3. Pathological Classification
According to the direction of the diverticular protrusion and its relationship with the duodenal lumen, they can be divided into intraluminal and extraluminal diverticula. The common clinical type is the extraluminal diverticulum, while the intraluminal diverticulum is rare.
(1) Intraluminal diverticula: The diverticular wall is composed of two layers of intestinal mucosa and a small amount of submucosal connective tissue in between, appearing as polypoid or sac-like and attached near the duodenal papilla. It feels like an intestinal polyp when touched outside the intestinal lumen. In some cases, the duodenal papilla is located inside the diverticulum. Therefore, it is prone to cause biliary and pancreatic diseases, as well as obstruction of the duodenal lumen, and complications such as gastric and duodenal ulcers. Such cases often accompany congenital malformations of other organs.

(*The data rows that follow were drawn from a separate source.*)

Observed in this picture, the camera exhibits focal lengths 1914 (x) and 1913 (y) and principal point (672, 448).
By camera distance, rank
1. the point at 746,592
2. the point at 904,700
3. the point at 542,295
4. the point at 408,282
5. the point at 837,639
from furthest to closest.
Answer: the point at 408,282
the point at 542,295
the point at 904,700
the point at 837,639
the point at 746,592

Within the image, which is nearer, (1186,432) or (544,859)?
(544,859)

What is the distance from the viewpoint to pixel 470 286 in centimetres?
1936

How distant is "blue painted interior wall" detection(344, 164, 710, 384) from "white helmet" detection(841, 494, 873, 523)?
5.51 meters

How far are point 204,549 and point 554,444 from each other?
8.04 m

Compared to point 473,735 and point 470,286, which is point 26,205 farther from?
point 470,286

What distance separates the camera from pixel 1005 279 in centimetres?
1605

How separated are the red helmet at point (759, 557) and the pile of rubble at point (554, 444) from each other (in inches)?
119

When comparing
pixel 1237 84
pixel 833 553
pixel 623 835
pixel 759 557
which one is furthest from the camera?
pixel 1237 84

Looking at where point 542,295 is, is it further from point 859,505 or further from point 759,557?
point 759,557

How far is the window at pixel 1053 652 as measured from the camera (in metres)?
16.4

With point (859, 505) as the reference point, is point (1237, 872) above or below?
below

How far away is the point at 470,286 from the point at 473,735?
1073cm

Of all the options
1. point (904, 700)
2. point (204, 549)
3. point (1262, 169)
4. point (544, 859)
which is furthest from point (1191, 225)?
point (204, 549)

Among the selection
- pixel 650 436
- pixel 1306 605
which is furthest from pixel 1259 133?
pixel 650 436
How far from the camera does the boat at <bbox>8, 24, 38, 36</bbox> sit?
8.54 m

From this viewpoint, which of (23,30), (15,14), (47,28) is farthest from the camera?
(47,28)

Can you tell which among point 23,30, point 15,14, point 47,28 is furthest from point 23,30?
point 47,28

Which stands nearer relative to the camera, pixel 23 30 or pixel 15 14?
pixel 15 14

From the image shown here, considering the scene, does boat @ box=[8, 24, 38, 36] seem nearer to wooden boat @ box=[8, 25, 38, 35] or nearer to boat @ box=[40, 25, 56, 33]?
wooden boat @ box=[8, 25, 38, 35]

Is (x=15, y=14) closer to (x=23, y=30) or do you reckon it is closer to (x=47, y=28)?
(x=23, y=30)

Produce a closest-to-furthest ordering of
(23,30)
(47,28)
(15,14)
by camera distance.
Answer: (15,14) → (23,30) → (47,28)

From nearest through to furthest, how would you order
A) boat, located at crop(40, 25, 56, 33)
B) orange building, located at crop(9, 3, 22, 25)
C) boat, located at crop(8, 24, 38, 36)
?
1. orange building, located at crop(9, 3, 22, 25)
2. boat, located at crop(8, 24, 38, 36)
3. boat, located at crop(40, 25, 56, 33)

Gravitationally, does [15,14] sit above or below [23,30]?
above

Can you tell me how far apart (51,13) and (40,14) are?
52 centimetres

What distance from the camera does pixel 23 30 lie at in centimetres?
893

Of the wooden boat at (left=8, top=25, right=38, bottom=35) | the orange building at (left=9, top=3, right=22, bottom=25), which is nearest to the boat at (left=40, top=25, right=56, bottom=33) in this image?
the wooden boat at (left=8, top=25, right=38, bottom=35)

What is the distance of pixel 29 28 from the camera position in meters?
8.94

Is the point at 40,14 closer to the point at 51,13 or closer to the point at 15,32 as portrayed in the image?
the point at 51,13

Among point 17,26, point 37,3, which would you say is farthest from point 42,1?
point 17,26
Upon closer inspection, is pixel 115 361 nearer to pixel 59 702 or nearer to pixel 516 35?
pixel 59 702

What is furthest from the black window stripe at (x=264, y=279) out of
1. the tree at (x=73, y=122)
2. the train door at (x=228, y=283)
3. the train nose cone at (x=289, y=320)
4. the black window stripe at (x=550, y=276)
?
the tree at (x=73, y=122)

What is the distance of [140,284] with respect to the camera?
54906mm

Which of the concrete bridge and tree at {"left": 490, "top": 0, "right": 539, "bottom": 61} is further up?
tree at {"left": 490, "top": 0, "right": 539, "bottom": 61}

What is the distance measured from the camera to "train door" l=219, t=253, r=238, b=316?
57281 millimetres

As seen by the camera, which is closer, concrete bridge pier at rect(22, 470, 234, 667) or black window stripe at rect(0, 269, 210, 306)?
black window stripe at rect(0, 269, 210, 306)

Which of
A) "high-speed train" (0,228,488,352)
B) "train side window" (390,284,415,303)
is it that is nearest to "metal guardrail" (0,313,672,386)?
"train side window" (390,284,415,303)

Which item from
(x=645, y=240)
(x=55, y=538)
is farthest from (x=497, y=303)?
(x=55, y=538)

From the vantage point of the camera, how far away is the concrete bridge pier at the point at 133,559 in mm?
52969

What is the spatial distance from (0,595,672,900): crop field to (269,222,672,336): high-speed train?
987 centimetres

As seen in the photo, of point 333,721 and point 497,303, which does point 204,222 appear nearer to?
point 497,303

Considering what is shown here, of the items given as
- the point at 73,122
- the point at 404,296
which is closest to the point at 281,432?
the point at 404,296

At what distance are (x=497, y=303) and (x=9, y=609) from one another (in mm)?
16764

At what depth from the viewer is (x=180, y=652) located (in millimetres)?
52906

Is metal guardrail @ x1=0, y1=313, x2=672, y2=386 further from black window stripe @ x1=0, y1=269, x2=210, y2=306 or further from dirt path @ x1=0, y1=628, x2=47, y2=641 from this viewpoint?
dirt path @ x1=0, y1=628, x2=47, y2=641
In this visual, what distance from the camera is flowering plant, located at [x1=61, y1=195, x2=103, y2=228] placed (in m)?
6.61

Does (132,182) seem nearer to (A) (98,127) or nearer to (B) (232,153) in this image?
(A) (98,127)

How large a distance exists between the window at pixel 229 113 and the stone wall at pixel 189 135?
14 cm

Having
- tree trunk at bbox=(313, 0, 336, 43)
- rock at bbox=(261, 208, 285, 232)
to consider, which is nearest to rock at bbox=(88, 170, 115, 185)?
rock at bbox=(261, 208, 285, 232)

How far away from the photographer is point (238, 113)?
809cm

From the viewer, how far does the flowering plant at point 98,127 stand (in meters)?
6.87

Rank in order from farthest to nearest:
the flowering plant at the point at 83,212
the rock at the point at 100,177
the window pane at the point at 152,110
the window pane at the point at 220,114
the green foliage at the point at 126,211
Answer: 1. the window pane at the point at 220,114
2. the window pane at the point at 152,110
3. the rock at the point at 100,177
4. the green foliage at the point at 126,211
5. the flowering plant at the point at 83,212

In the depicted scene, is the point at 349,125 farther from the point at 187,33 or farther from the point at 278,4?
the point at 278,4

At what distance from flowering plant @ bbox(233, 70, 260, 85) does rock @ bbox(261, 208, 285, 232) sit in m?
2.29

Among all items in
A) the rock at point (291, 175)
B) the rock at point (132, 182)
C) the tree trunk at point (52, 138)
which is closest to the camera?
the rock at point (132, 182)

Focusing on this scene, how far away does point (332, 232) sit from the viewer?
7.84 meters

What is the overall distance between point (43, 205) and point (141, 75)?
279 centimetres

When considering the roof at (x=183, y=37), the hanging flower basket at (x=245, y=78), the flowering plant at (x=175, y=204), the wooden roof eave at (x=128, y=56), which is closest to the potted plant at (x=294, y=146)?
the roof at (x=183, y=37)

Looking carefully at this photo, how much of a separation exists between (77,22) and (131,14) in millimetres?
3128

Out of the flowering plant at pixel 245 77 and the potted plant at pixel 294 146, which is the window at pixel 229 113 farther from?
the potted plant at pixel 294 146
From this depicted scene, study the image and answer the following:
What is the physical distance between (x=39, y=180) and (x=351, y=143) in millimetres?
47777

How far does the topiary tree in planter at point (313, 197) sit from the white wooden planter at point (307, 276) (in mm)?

(2) Extraluminal diverticula: Diverticula are mostly circular or lobulated, with necks that can be wide or narrow. They are usually solitary, but about 10% of patients may have two or more extraluminal diverticula or coexisting diverticula in other parts of the digestive tract. Approximately 70% are located on the inner side of the descending duodenum, closely related anatomically to the pancreas, while 30% are in the transverse or ascending parts.